◆ ZIEL A ◆
Fassen Sie den Text über die Provinz in zwei Sätzen zusammen.
◆ ZIEL B ◆
Welchen Rufnamen trugen sich die Sozialbauriegel der Straße laut dem Text über die Provinz in den achtziger Jahren ein?
◆ ZIEL C ◆
Schreiben Sie aus dem Text über die Provinz die Stelle von „Gleich zu Beginn“ bis „Großstadt geben könne.“ wortgetreu ab.

◆ SEITE ◆
%%
Provinz, so die Arbeitshypothese dieses Buches, ist da, wo Landlust aufhört. Also ungefähr da, wo man sich das viele Grün nicht mehr mit kreativ bepflanzten Terrakottatöpfen heranholen muss, sondern langsam dazu übergeht, es sich mit Großgerät vom Leibe zu halten. Dort, wo man froh ist, wenn jemand in die Nähe zieht, weil das Dorf dann nicht ausstirbt oder wenigstens nicht so schnell. Provinz ist vor allem auch dort, wo der Einflussbereich großer Metropolen nicht hinreicht. Der Stadtbewohner fährt hindurch und fragt sich: Was machen diese Leute hier? Wie leben die hier?

 

Gleich zu Beginn ihres Gesprächsbandes «BRD Noir» handeln Philipp Felsch und Frank Witzel den Begriff der Provinz ab, ausgehend von der Beobachtung, dass auffallend viele deutsche Adoleszenzromane in der Provinz spielten. Dort, wo man literarisch aufwächst, ist meistens keine Innenstadt, sondern eher ein Spektrum irgendwo zwischen Land und Speckgürtel. Vielleicht, so Felsch daraufhin, sei Provinz gar kein geographischer Ort, sondern vielmehr eine Lebensphase. Und Witzel, zustimmend: «Genau, Provinz ist auch ein Alterszustand, weil man sich nur in einem engen Umfeld bewegt.» Eine Provinz im Kopf sei das, so wiederum Felsch, die es auch in der Großstadt geben könne.

 

Demnach wäre ich in einer prototypischen großstädtischen Provinz aufgewachsen, in einem eher bescheidenen Arbeiterstadtteil von Frankfurt, im kleinbürgerlichen Haus mit Gärtchen. Hier gibt es nur wenige hohe Altbaufassaden, dafür umso mehr Siedlungsbau mit akkurater Vorgartenbepflanzung zur Straße hin und Stangenbohnen hinterm Haus. Menschen hielten sich Kaninchen zu Verzehrzwecken und tauschten die Produkte ihrer Obstbäume zum Einkochen. Und es kam mir auch schrecklich provinziell vor, denn ich bewegte mich zwischen Bäcker und Mainufer, zwischen Baumarkt und Schule, wie in jedem ordentlichen deutschen Entwicklungsroman.

 

In unserer Straße gab es ein verlassenes Haus, Brachgrundstücke und eine Schafherde. In unserer Straße gab es aber auch Sozialbauriegel, die sich in den achtziger Jahren den Rufnamen «Bronx von Frankfurt» eintrugen. Ich fand das alles erst höchst normal und später dann höchst provinziell und sehr spießig. Wo auch immer diese große weite Welt sein sollte: Hier war sie nicht.
%%
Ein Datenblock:
%%
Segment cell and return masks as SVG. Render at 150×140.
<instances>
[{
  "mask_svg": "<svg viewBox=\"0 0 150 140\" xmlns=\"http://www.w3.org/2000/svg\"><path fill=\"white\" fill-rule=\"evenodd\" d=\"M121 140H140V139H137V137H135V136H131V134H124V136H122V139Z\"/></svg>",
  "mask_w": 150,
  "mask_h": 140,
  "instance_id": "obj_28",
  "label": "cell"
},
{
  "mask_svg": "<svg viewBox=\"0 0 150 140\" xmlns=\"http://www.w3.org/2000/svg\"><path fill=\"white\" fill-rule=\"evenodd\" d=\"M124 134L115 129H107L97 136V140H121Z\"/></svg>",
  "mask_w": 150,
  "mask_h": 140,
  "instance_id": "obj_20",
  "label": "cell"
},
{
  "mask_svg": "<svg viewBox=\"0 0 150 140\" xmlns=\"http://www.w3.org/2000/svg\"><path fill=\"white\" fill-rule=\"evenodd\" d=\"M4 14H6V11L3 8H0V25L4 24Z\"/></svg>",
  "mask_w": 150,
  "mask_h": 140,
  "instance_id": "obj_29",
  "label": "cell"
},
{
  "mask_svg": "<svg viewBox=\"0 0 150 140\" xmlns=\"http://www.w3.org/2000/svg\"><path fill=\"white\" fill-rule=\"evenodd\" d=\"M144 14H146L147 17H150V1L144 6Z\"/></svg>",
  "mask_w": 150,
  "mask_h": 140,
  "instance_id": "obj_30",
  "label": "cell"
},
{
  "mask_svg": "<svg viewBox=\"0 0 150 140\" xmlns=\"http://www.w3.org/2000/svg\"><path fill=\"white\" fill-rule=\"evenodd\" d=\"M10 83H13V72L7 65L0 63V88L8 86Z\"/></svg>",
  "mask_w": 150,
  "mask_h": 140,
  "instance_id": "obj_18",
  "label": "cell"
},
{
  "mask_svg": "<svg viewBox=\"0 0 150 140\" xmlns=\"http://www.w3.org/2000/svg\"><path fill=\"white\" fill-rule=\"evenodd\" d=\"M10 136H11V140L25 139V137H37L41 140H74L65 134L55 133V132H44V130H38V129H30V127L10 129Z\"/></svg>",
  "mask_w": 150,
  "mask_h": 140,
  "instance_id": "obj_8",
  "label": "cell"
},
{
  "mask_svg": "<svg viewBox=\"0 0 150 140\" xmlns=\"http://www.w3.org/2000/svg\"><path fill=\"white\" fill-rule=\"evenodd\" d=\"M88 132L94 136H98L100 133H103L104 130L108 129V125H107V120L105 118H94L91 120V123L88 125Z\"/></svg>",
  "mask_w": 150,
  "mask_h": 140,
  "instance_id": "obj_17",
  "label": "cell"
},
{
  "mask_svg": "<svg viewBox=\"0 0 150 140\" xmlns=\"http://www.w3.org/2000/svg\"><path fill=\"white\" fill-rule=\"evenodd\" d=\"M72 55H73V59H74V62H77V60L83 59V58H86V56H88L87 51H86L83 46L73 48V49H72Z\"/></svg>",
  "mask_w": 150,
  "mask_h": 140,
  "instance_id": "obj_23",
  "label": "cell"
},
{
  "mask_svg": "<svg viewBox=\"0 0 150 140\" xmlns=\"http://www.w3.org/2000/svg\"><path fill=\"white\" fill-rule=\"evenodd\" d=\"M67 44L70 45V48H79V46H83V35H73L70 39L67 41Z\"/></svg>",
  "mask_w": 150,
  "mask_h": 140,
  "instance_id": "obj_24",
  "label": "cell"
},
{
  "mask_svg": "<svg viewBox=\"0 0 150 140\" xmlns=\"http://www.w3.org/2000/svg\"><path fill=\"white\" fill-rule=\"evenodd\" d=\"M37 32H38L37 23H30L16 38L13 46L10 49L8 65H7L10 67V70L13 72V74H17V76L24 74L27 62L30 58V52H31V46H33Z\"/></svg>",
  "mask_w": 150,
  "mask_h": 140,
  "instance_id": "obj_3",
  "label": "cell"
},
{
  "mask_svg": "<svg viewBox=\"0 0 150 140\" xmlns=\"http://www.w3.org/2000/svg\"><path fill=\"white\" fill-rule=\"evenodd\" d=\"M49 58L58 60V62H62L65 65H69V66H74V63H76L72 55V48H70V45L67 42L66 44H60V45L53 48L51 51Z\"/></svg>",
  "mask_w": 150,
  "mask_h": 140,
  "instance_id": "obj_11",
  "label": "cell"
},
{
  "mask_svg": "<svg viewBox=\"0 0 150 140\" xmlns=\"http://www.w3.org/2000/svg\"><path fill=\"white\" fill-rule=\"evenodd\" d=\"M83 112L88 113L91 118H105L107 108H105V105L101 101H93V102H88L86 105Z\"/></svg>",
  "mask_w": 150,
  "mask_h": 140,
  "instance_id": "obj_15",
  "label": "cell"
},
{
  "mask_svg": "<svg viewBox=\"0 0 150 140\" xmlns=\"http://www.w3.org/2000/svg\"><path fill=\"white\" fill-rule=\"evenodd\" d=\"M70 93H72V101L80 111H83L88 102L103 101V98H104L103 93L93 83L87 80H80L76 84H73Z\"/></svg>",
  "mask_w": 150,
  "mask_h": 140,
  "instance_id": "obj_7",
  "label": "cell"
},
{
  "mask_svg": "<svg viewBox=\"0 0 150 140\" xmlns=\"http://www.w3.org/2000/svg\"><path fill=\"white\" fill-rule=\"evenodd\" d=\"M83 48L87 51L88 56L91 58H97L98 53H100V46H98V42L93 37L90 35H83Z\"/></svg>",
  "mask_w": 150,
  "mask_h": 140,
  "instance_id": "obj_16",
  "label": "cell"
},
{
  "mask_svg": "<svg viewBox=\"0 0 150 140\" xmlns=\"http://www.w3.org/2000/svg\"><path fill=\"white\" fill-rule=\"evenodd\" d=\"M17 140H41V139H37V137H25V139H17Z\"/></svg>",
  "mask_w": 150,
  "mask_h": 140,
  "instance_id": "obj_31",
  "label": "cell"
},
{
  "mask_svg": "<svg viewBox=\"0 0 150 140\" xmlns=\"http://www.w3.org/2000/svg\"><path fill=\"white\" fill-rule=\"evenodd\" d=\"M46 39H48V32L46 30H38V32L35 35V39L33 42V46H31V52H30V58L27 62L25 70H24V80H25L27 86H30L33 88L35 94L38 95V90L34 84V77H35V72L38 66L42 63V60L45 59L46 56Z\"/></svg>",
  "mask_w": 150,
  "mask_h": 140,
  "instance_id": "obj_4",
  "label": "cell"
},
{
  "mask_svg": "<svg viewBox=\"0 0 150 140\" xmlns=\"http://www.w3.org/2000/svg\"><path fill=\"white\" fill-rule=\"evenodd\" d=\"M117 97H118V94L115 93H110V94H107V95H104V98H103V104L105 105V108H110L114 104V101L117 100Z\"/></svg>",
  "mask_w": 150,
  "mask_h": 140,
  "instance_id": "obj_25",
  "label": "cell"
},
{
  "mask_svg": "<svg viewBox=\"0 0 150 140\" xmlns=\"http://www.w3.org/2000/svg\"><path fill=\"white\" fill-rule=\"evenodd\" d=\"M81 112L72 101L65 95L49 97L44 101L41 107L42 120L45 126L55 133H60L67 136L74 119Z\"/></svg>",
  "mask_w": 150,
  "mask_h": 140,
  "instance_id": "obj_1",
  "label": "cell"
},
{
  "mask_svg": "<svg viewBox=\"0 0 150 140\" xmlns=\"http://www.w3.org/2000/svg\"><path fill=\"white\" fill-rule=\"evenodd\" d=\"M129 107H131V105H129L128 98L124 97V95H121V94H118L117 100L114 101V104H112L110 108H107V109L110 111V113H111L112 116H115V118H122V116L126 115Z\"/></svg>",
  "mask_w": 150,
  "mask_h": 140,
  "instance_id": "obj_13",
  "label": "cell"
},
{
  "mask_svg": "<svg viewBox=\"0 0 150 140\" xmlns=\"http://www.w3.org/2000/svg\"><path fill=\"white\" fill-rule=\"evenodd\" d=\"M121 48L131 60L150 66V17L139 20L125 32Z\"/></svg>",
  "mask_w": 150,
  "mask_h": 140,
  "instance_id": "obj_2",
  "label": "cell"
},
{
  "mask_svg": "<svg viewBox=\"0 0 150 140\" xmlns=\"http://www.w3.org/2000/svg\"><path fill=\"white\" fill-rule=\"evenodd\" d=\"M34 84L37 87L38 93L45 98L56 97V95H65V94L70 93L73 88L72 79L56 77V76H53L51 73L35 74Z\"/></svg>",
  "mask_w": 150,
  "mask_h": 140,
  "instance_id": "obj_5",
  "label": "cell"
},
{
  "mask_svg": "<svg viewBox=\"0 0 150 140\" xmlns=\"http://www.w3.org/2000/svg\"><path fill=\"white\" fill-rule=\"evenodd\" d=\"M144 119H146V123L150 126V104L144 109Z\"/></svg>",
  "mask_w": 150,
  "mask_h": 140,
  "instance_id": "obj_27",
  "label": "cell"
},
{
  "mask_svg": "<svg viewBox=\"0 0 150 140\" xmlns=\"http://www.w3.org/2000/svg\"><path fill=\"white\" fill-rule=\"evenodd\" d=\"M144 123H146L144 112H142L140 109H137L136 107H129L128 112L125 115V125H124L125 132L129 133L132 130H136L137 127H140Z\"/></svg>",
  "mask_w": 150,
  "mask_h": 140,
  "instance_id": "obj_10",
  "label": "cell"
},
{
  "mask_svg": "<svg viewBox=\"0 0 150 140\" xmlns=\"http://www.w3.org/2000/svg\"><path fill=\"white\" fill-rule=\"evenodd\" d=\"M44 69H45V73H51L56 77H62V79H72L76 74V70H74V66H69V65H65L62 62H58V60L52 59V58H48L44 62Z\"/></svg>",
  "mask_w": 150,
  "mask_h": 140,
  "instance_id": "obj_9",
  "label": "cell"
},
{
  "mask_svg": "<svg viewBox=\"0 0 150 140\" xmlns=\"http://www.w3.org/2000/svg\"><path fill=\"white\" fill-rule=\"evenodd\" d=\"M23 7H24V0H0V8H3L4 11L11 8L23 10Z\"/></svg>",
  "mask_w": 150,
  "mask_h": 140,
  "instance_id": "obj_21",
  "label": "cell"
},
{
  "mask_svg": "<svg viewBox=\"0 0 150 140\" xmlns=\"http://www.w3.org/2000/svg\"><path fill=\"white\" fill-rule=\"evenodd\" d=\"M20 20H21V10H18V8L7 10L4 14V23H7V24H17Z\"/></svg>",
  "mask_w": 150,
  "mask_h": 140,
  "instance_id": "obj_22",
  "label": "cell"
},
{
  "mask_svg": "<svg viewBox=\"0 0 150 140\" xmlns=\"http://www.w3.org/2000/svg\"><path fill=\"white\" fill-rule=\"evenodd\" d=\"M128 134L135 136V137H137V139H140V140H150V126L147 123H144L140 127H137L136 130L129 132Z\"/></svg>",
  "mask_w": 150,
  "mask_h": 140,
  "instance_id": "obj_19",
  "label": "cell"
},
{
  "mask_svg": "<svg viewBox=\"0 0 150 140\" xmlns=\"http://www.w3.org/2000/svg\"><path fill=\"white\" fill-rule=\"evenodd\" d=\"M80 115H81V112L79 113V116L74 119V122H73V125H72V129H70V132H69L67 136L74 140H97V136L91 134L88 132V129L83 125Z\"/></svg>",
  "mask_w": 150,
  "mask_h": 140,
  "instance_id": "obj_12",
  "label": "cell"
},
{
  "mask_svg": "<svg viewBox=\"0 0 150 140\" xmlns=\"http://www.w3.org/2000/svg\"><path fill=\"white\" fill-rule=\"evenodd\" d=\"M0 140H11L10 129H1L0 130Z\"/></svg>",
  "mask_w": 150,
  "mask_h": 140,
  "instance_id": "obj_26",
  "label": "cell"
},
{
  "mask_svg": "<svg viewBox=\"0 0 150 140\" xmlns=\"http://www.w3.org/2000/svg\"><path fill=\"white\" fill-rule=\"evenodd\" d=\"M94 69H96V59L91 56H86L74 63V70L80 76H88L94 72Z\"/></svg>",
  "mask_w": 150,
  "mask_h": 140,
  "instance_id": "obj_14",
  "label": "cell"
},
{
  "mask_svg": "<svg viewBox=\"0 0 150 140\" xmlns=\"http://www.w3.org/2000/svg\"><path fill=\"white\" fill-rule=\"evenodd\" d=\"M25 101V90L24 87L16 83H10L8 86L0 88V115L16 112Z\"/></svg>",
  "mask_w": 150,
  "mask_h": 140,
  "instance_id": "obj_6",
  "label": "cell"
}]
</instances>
%%
◆ RICHTIGE ANTWORT A ◆
Der Text bestimmt Provinz als den Ort, wo Landlust aufhört und der Einflussbereich großer Metropolen nicht hinreicht. Er greift aus dem Gesprächsband «BRD Noir» den Gedanken von Philipp Felsch und Frank Witzel auf, Provinz sei eher eine Lebensphase oder eine Provinz im Kopf, die es auch in der Großstadt geben könne, und schildert dann ein Aufwachsen in einem bescheidenen Frankfurter Arbeiterstadtteil, das erst höchst normal und später provinziell und spießig wirkte.

◆ RICHTIGE ANTWORT B ◆
Den Rufnamen «Bronx von Frankfurt».

◆ RICHTIGE ANTWORT C ◆
Gleich zu Beginn ihres Gesprächsbandes «BRD Noir» handeln Philipp Felsch und Frank Witzel den Begriff der Provinz ab, ausgehend von der Beobachtung, dass auffallend viele deutsche Adoleszenzromane in der Provinz spielten. Dort, wo man literarisch aufwächst, ist meistens keine Innenstadt, sondern eher ein Spektrum irgendwo zwischen Land und Speckgürtel. Vielleicht, so Felsch daraufhin, sei Provinz gar kein geographischer Ort, sondern vielmehr eine Lebensphase. Und Witzel, zustimmend: «Genau, Provinz ist auch ein Alterszustand, weil man sich nur in einem engen Umfeld bewegt.» Eine Provinz im Kopf sei das, so wiederum Felsch, die es auch in der Großstadt geben könne.